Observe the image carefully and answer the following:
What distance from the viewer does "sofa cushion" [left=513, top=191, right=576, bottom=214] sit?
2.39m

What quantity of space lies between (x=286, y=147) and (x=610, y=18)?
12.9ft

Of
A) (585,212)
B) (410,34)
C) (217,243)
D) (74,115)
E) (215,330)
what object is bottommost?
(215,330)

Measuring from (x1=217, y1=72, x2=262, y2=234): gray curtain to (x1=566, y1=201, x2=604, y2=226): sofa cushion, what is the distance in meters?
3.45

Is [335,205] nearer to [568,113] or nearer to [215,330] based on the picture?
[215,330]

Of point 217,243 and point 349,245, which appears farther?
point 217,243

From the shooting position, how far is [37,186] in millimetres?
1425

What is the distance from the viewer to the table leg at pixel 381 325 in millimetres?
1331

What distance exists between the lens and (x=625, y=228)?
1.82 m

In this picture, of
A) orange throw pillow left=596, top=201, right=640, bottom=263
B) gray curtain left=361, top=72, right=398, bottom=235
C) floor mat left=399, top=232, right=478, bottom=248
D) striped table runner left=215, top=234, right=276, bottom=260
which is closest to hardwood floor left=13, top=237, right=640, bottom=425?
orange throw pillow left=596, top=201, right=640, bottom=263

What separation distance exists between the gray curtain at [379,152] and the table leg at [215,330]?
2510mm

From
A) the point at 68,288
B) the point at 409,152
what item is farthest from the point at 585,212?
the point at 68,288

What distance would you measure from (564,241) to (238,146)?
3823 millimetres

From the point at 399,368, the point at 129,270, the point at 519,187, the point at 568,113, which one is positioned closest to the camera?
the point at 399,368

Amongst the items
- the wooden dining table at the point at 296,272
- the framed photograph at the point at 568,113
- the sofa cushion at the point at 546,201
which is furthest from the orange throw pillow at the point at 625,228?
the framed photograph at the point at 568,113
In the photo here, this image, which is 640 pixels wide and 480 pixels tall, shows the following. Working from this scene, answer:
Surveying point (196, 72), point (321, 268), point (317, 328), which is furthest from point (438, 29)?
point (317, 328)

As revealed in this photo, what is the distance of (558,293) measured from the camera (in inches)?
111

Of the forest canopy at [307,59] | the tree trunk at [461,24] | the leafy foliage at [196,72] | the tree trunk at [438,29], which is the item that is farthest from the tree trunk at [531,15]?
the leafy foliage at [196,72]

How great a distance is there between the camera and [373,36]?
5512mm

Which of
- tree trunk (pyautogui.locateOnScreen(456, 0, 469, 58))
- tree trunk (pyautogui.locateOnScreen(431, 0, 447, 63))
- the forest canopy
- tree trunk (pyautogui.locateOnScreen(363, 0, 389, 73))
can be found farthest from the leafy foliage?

________________________________________

• **What is asked**
Produce an exact copy of all the records.

• **Solution**
Observe the image carefully and answer the following:
What distance from the viewer does "sofa cushion" [left=513, top=191, right=576, bottom=214] sit?
2.39m

What quantity of space lies between (x=286, y=147) and (x=610, y=18)?
12.9ft

Of
A) (585,212)
B) (410,34)
C) (217,243)
D) (74,115)
E) (215,330)
what object is bottommost?
(215,330)

Measuring from (x1=217, y1=72, x2=262, y2=234): gray curtain to (x1=566, y1=201, x2=604, y2=226): sofa cushion, what is the distance in meters?
3.45

Is [335,205] nearer to [568,113] or nearer to [215,330] based on the picture?
[215,330]

Of point 217,243 and point 349,245, which appears farther?
point 217,243

From the shooting position, how far is [37,186] in millimetres?
1425

What is the distance from the viewer to the table leg at pixel 381 325 in millimetres?
1331

What distance exists between the lens and (x=625, y=228)?
1.82 m

In this picture, of
A) orange throw pillow left=596, top=201, right=640, bottom=263
B) gray curtain left=361, top=72, right=398, bottom=235
C) floor mat left=399, top=232, right=478, bottom=248
D) striped table runner left=215, top=234, right=276, bottom=260
which is closest to hardwood floor left=13, top=237, right=640, bottom=425?
orange throw pillow left=596, top=201, right=640, bottom=263

What separation distance exists between the gray curtain at [379,152] and the table leg at [215,330]?
2510mm

From
A) the point at 68,288
B) the point at 409,152
what item is farthest from the point at 585,212?
the point at 68,288

What distance would you measure from (564,241) to (238,146)?
3823 millimetres

From the point at 399,368, the point at 129,270, the point at 519,187, the point at 568,113, which one is positioned closest to the camera?
the point at 399,368

Amongst the items
- the wooden dining table at the point at 296,272
- the framed photograph at the point at 568,113
- the sofa cushion at the point at 546,201
which is furthest from the orange throw pillow at the point at 625,228?
the framed photograph at the point at 568,113
In the photo here, this image, which is 640 pixels wide and 480 pixels tall, shows the following. Working from this scene, answer:
Surveying point (196, 72), point (321, 268), point (317, 328), which is furthest from point (438, 29)?
point (317, 328)

As revealed in this photo, what is the distance of (558,293) measured from the camera (in inches)?
111

Of the forest canopy at [307,59] | the tree trunk at [461,24] | the leafy foliage at [196,72] | the tree trunk at [438,29], which is the item that is farthest from the tree trunk at [531,15]?
the leafy foliage at [196,72]

How great a distance is there between the camera and [373,36]?
5512mm

Which of
- tree trunk (pyautogui.locateOnScreen(456, 0, 469, 58))
- tree trunk (pyautogui.locateOnScreen(431, 0, 447, 63))
- the forest canopy
- tree trunk (pyautogui.locateOnScreen(363, 0, 389, 73))
can be found farthest from the leafy foliage?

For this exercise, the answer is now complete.